------ Texto da página ------
Com anos como enfermeiro, aprendeu a não exigir sorriso nem bom humor dos outros. Dava o sorriso dele, a ajuda dele — ou, às vezes, só um atendimento decente. E isso já bastava.
O perfume da motorista era bom, mas nada invasivo. Aliás, como ela estava bonita. Se maquiara para o trabalho naquela manhã, se agasalhara, se perfumara.
Na esquina da Amazonas com Araguari, ela disse:
— Feliz Dia dos Namorados, viu?
Às vezes o amor está só perdido no trânsito.
Os dois riram.
— Ah, já sei. Você é casado, né? Acertei?
— Não, não sou casado. Sou solteiro.
— Então seu amor deve estar preso no trânsito.
— Batucando no volante?
Ela riu. No rádio, Alcione cantava “A Loba”, e ela acompanhava — com a cabeça, com a voz, com vontade.
------ Dados registrados ------
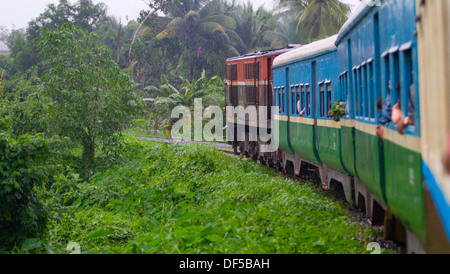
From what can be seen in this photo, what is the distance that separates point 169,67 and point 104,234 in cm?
3714

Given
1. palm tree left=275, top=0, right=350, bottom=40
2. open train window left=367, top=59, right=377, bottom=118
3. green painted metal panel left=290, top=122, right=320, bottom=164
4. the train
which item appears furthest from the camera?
palm tree left=275, top=0, right=350, bottom=40

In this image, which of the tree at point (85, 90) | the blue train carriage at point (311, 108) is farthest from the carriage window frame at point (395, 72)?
the tree at point (85, 90)

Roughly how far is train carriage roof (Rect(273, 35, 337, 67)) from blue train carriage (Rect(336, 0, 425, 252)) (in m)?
2.71

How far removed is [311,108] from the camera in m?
12.3

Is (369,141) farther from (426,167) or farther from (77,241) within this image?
(77,241)

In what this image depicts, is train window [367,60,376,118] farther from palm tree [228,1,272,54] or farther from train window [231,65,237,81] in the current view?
palm tree [228,1,272,54]

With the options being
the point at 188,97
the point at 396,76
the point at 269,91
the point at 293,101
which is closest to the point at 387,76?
the point at 396,76

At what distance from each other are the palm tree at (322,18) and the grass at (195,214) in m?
17.2

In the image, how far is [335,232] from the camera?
7.74 m

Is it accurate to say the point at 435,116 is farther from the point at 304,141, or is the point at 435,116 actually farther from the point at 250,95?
the point at 250,95

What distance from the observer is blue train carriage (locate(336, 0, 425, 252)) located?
15.6ft

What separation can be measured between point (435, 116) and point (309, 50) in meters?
9.21

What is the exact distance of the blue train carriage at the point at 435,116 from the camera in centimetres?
314

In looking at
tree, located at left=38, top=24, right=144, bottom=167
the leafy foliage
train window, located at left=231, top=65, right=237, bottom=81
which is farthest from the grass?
train window, located at left=231, top=65, right=237, bottom=81
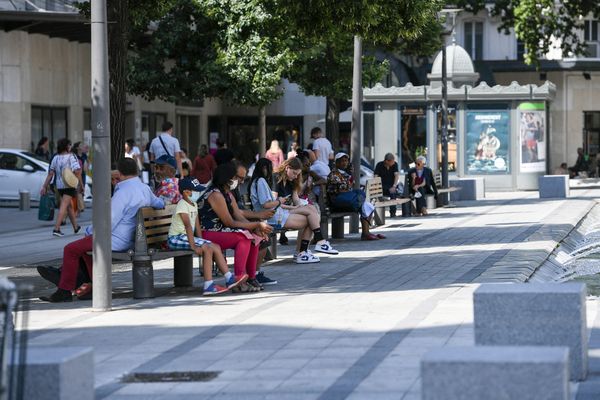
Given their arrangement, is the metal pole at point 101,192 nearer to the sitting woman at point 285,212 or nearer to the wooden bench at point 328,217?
the sitting woman at point 285,212

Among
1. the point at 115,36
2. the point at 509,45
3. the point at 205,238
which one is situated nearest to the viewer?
the point at 205,238

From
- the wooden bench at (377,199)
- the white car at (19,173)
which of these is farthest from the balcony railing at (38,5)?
the wooden bench at (377,199)

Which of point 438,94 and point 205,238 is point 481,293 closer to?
point 205,238

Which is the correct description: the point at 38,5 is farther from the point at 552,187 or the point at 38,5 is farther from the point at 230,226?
the point at 230,226

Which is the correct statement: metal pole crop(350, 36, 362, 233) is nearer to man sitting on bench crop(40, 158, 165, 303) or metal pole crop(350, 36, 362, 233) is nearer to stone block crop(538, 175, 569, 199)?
man sitting on bench crop(40, 158, 165, 303)

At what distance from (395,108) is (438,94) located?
1.22m

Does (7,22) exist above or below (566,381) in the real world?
above

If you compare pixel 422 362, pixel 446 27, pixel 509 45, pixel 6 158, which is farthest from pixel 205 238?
pixel 509 45

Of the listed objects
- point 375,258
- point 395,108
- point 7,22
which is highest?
point 7,22

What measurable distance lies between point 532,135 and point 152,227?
28554 mm

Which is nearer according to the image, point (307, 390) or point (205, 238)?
point (307, 390)

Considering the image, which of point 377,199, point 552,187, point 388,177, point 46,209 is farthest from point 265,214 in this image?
point 552,187

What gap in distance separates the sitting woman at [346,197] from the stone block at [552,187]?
1710 cm

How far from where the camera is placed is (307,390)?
826cm
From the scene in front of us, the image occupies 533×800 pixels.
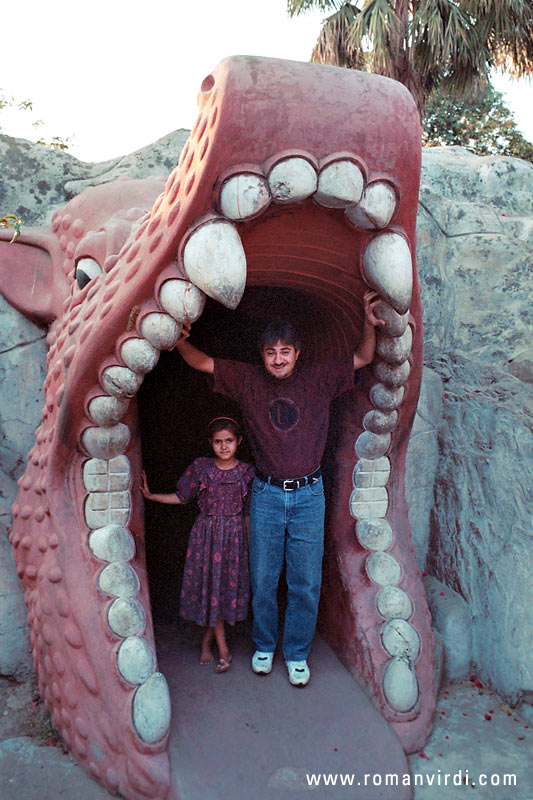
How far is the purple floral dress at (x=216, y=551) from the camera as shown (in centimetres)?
252

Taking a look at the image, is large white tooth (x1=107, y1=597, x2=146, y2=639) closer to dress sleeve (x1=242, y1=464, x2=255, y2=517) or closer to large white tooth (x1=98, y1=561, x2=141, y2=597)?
large white tooth (x1=98, y1=561, x2=141, y2=597)

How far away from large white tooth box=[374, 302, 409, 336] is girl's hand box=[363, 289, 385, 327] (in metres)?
0.01

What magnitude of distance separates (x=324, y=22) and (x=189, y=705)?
8.77 m

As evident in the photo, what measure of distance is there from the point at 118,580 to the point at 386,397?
3.50 ft

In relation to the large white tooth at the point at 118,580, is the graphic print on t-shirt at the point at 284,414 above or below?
above

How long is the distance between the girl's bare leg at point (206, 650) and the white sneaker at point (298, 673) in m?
0.29

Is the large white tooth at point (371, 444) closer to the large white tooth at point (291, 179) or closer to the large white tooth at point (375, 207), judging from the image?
the large white tooth at point (375, 207)

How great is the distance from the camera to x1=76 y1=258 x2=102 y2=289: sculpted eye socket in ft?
7.89

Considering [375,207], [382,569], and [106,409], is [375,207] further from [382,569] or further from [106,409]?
[382,569]

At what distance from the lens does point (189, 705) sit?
227 centimetres

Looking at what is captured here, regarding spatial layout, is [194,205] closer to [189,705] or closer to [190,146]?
[190,146]

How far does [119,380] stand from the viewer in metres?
2.01

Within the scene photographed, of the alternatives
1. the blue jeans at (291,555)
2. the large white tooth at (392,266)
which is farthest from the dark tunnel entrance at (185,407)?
the large white tooth at (392,266)

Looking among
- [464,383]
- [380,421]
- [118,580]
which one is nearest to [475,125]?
[464,383]
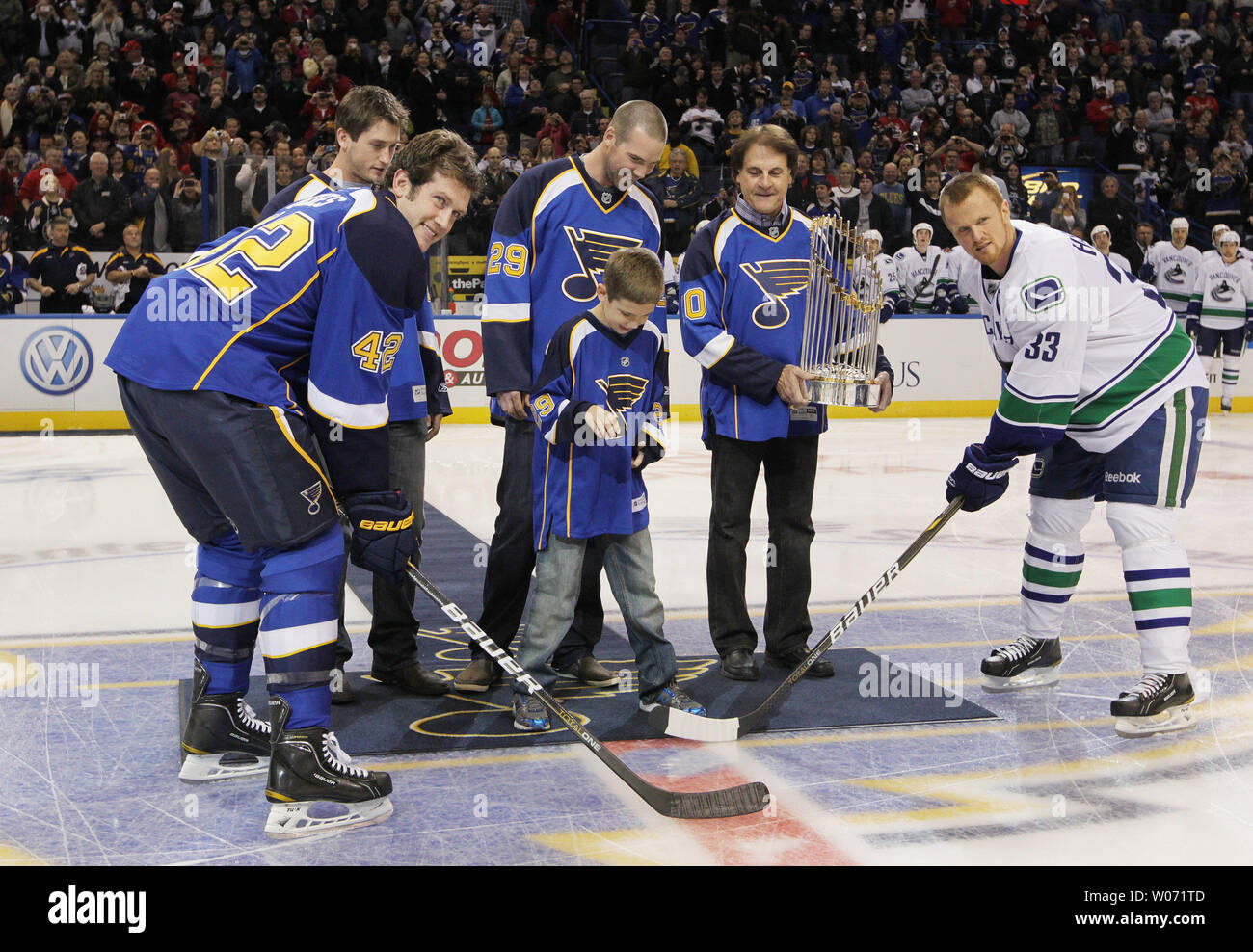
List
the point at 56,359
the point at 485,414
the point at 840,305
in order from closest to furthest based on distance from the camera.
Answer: the point at 840,305 < the point at 56,359 < the point at 485,414

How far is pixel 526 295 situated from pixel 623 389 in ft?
1.77

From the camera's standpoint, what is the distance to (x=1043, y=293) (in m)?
3.60

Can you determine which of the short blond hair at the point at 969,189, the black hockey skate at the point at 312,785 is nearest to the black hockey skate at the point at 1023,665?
the short blond hair at the point at 969,189

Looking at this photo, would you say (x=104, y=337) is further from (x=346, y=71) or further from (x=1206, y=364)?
(x=1206, y=364)

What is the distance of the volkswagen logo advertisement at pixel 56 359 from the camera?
10.5 m

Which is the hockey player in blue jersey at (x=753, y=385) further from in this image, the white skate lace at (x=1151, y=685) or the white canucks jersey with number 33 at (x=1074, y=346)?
the white skate lace at (x=1151, y=685)

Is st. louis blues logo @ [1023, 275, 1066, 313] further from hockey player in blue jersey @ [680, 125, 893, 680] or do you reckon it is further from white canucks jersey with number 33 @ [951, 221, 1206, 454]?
hockey player in blue jersey @ [680, 125, 893, 680]

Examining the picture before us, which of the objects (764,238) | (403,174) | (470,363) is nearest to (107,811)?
(403,174)

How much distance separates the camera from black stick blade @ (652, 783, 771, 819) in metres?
2.93

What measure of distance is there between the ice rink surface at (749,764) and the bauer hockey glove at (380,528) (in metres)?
0.60

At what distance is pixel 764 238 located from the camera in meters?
4.15

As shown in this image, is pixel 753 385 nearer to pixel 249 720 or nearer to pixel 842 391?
pixel 842 391

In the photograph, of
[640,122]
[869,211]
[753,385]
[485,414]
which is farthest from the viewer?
[869,211]

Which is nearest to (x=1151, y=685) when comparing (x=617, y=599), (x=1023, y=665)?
(x=1023, y=665)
------
→ **Enunciado 1**
Reproduza o trecho do texto da página que começa em "Na esquina da" e vai até "voz, com vontade.", incluindo este último.
→ **Enunciado 2**
No texto da página, em que esquina a motorista deseja feliz Dia dos Namorados?

→ **Resposta 1**
Na esquina da Amazonas com Araguari, ela disse:
— Feliz Dia dos Namorados, viu?
Às vezes o amor está só perdido no trânsito.
Os dois riram.
— Ah, já sei. Você é casado, né? Acertei?
— Não, não sou casado. Sou solteiro.
— Então seu amor deve estar preso no trânsito.
— Batucando no volante?
Ela riu. No rádio, Alcione cantava “A Loba”, e ela acompanhava — com a cabeça, com a voz, com vontade.

→ **Resposta 2**
Na esquina da Amazonas com Araguari.